Getting Rid of Want 1: Gratitude

SchumacherSiB200“Any intelligent fool can make things bigger, more complex, and more violent. It takes a touch of genius – and a lot of courage – to move in the opposite direction.”

– E. F. Schumacher (Economist, founder and exponent of “Buddhist Economics”)

Slowing down is a constant journey of discovery. This blog is as much a record of that journey as it as a place to offer advice, hints and strategies for how you can Slow Down.

The one thing I discovered about myself and the one thing I have been struggling to break is that I was a very “grass is greener” thinker. I was a marketers dream! As soon as I had something I would yearn for something new or something better! I always had the feeling that I was missing out on something and if I had “just one more thing” I would finally be happy.

Of course that never happens and all you do is want more and more. I know I am not alone! In fact that is typical of our high speed hare-brained society (and what our consumerist economy is based on – see my minor rant about toasters!). How far I had been distracted from my Buddhist studies in my early 20’s!!

So, how do you break that cycle of wanting and craving for something bigger, better, newer, faster?

Well first we have to understand why we crave those things:

Habituation

A sneaky trick of our nervous system (that dates back to cave(wo)man days) is something called habituation. Basically, the way this works is that we stop consciously paying attention to, or ‘habituate’ repeated experience – what is around us everyday. But when something new turns up we pay attention to it.

This was a useful and important survival strategy. It allows the limited attention of the conscious mind to be available for spotting difference. And in cave(wo)men days difference could be a threat (or an opportunity to take advantage of).

The Reticular Activating System

Another part of our nervous system is called the “Reticular Activating System” or “RAS” for short. Its job is like the doorman of our conscious mind. It decides, from the billions (or something like that) of stimuli we are bombarded with makes it to our conscious awareness. It decides through a series of criteria, but mainly by what we deem to be “emotionally” important to us.

So, what we focus on we get more of. Ever bought a new piece of clothing or new car and suddenly seen it everywhere, even though you never noticed it before?
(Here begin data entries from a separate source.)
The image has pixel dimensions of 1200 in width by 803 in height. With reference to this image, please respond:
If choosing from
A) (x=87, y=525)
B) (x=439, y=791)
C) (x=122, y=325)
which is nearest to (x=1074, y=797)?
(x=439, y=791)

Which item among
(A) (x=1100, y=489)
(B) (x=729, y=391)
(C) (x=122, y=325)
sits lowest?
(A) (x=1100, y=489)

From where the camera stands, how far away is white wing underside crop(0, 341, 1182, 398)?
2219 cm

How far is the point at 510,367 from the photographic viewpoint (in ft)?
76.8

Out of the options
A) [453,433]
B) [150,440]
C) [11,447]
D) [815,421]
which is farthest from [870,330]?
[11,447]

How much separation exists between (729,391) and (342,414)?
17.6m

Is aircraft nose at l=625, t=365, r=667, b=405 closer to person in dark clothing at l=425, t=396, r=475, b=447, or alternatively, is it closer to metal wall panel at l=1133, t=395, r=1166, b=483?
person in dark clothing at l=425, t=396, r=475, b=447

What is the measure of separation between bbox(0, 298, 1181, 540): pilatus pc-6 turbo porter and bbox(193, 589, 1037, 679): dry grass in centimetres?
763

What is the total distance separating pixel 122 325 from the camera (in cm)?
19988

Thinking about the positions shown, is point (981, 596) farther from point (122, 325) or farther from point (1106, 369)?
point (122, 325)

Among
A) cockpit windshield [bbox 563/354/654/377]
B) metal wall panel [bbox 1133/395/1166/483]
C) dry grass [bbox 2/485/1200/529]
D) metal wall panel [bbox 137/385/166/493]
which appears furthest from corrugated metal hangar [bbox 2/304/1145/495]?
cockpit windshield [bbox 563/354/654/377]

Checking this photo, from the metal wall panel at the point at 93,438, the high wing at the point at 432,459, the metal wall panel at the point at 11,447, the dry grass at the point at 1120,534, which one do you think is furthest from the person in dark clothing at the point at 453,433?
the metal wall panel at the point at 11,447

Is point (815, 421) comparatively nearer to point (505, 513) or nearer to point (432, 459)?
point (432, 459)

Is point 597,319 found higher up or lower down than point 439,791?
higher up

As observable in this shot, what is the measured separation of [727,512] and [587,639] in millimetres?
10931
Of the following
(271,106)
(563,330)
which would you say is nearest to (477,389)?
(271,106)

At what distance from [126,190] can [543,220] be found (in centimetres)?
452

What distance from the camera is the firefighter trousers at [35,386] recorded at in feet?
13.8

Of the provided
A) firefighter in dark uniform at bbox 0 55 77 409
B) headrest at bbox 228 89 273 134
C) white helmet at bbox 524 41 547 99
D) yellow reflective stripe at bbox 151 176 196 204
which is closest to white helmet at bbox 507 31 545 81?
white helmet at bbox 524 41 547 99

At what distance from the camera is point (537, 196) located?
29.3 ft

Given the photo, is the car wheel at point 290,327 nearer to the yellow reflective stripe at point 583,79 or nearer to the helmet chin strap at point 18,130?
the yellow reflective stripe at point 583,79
That is because the RAS now deems it important and makes you consciously aware of it, therefore you notice it more. Make sense?

It is no wonder that consumerism has thrived, it plays on these 2 basic “cave (wo)man” parts of our nervous system! We are bombarded by very cleverly crafted adverts that tap straight into our emotional response, therefore tricking the RAS into making us pay attention to it.

And combined with the process of habituation, it makes us very aware of what we haven’t got. No wonder we crave new things all of the time!!

But the good news is that, once we are aware of them, we can control our RAS and habituation process to reduce or remove our cravings for the “next big thing”.

So how do we get around process and rewire our nervous system to stop (or reduce) habituation and get our RAS working for us and not against us?

Well, a process I discovered was, ironically, from that film “The Secret”, I am sure you know the one, the one that tells you that you can get everything you want just by thinking about it? You have to be very specific with your greed though…

Well, one of the (very few) sensible things they recommend in that film is the idea of the gratitude rock (although you don’t need a rock to do it).

All you need to do is be (consciously) grateful for what you have. Simple huh? How often are you grateful for what you have? How often do you sit down, look around and recognise how good life really is?

To start with, think of the things you take for granted. The things you really don’t think about, like the fact you have a house, you have your health (hopefully), you have food to eat. You have friends and people who care about you. The real basics. Then move onto the more “luxurious” things that you have (these are often the places we have the most craving to replace), you have access to a computer to be reading this. Which means you have access to all the knowledge that the internet has to offer.

Do it now, think of 10 things that you are grateful that you have. It can be as basic or as detailed as you want. I often spend 5 – 10 a day thinking of things I am really glad that I have got! Give it a go for a few weeks and see how much your craving and want reduces over that time.